▶ **Set problem**: Please lay out the stretch from the line containing "What physical distance" through the final line as a Markdown table with the columns No. and Line, numbering each row and leaving out blank lines.

■ ■ ■ ■ ■

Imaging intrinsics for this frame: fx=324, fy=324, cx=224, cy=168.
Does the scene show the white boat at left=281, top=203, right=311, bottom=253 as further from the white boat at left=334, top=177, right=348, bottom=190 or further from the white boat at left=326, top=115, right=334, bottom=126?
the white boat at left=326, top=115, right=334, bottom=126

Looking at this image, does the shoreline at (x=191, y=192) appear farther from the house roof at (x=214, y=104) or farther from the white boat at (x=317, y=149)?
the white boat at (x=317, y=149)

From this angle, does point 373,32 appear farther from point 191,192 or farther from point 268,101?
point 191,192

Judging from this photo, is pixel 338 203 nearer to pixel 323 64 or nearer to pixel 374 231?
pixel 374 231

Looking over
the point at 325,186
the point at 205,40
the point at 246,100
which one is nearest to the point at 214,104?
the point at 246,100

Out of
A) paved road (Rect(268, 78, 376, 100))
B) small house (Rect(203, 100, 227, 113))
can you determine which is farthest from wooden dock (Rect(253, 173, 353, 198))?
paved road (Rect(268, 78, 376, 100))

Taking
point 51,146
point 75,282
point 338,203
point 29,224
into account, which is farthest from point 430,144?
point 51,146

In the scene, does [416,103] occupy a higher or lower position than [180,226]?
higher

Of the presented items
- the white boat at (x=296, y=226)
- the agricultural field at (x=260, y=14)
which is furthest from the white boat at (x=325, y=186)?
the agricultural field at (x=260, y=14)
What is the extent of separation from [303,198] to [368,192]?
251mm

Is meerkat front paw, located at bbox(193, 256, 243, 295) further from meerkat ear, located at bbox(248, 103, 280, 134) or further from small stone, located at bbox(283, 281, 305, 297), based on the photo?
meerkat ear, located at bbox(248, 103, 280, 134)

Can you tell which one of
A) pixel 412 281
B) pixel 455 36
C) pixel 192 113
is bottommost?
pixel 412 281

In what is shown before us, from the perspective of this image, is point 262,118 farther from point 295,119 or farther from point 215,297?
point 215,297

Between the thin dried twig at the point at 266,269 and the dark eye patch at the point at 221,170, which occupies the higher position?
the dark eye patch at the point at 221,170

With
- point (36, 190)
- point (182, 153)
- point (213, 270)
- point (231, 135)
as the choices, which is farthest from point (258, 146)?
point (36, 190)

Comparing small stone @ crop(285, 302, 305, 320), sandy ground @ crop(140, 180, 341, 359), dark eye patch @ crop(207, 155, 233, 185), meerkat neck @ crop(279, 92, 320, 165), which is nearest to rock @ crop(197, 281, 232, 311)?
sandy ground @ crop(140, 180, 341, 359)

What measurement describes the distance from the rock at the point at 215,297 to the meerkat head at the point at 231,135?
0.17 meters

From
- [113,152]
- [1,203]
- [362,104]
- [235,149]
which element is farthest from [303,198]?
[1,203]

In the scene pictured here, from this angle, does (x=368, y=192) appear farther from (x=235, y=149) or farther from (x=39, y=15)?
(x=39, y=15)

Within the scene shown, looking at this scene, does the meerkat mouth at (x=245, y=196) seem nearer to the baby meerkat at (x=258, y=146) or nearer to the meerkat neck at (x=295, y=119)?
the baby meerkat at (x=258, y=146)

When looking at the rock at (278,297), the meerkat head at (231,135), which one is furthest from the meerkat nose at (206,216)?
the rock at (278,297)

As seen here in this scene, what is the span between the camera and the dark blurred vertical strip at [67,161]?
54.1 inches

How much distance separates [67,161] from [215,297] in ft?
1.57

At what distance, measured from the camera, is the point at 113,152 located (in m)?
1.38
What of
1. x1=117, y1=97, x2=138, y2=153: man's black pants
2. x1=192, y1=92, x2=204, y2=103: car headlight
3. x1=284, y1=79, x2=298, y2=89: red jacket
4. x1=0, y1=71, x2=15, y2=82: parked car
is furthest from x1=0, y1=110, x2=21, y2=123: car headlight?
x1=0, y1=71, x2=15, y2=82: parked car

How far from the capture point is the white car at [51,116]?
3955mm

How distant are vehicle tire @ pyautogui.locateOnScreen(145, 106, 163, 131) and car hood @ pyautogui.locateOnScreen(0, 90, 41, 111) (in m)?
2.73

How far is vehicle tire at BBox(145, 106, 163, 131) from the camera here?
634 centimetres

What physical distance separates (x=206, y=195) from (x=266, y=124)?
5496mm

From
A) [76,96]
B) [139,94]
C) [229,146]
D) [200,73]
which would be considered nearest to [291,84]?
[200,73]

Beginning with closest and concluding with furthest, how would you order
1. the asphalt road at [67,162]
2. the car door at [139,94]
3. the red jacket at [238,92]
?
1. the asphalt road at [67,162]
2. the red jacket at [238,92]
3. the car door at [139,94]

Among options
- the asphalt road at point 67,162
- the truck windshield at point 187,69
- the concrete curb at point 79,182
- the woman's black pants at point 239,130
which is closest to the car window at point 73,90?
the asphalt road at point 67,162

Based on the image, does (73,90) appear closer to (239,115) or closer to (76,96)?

■ ■ ■ ■ ■

▶ **Expected answer**:
| No. | Line |
|---|---|
| 1 | What physical distance separates (x=206, y=195) from (x=266, y=124)? |
| 2 | 5496mm |
| 3 | From |
| 4 | A) [76,96] |
| 5 | B) [139,94] |
| 6 | C) [229,146] |
| 7 | D) [200,73] |
| 8 | which would be considered nearest to [291,84]? |
| 9 | [200,73] |
| 10 | Beginning with closest and concluding with furthest, how would you order |
| 11 | 1. the asphalt road at [67,162] |
| 12 | 2. the car door at [139,94] |
| 13 | 3. the red jacket at [238,92] |
| 14 | ? |
| 15 | 1. the asphalt road at [67,162] |
| 16 | 2. the red jacket at [238,92] |
| 17 | 3. the car door at [139,94] |
| 18 | Among options |
| 19 | - the asphalt road at point 67,162 |
| 20 | - the truck windshield at point 187,69 |
| 21 | - the concrete curb at point 79,182 |
| 22 | - the woman's black pants at point 239,130 |
| 23 | which is closest to the car window at point 73,90? |
| 24 | the asphalt road at point 67,162 |
| 25 | Based on the image, does (73,90) appear closer to (239,115) or closer to (76,96)? |